Three things in particular that stood out for me:

1) the principle of convection - when you blow on something, you're forcing increased heat loss from a hot object by replacing the warm surroundings with cold. Frantically flapping your arms/legs about in cold water has a similar effect (better to adopt the HELP position and shiver).
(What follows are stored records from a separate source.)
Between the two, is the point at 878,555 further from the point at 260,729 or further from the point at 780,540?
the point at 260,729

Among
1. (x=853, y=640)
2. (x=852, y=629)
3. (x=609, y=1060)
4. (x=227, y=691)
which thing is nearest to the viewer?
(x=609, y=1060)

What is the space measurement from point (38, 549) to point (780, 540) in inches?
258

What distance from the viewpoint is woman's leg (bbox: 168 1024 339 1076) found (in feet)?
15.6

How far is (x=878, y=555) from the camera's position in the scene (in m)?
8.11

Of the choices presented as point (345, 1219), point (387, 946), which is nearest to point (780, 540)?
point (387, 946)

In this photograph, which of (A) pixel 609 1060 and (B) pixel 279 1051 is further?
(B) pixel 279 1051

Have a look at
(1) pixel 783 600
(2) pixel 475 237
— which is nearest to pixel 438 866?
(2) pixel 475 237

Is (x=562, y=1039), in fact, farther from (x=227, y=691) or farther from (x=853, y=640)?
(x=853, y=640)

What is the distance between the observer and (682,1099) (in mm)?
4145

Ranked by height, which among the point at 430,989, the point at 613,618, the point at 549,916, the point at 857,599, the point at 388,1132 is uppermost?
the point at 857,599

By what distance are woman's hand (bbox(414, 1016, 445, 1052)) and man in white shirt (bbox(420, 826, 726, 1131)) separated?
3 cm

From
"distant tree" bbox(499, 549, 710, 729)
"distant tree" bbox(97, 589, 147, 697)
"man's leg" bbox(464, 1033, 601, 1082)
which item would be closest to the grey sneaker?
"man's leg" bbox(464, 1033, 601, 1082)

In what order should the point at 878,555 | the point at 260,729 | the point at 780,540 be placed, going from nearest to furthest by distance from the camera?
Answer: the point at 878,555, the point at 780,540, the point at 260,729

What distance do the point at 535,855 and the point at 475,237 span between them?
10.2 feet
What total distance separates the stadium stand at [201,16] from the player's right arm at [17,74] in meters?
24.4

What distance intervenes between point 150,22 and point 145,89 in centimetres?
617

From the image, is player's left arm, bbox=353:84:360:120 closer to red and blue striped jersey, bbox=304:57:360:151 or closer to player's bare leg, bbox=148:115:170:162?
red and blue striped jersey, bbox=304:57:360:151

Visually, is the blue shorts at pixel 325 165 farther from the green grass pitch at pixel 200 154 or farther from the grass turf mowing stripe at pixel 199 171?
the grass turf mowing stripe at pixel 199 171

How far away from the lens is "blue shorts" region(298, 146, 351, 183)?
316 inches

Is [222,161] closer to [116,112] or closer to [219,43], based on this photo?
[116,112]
2) feeding a shivering victim with sugary snacks to continue to fuel shivering

3) keeping a victim's body horizontal
XL-Burn-3 / Monstar / Kodiak / My Videos

burpblade
Posts: 25
Joined: Sun Jan 25, 2009 11:23 pm
Location: USA

Re: Cold water survival....^

Post by burpblade » Thu Feb 26, 2009 2:24 am

.....he expected to lose the use of his hands in 3 minutes.
Yup, a dry suit and under-layers will keep you going for hours, even at +5 eg C, but, having done a bit of professionally supervised bobbing around in cold water I agree that the hands can be a problem. A knowledge of the words and actions to "Underneath the spreading chestnut tree" will help though. ;-)

Ian_Montrose
Posts: 281
Joined: Tue Jun 17, 2008 9:16 am
Location: Montrose, East Scotland

Re:

Post by Ian_Montrose » Sun Mar 01, 2009 9:16 pm

Mark R wrote:
OGB wrote:I haven't read the Golden bible. Be grateful for a resume from someone who has.
Well ... any book that can be summarised is a paragraph probably isn't worth reading. This one is.
I'm currently about 2/3rds of the way through Essentials of Sea Survival and would also recommend it. It's fairly academic in its approach and I don't feel qualified to summarise it considering the importance of the subject matter, but It's opened my eyes to the variety of threats quite considerably. I would suggest that anyone who thinks a drysuit is the be-all and end-all of cold water survival makes a point of reading this book.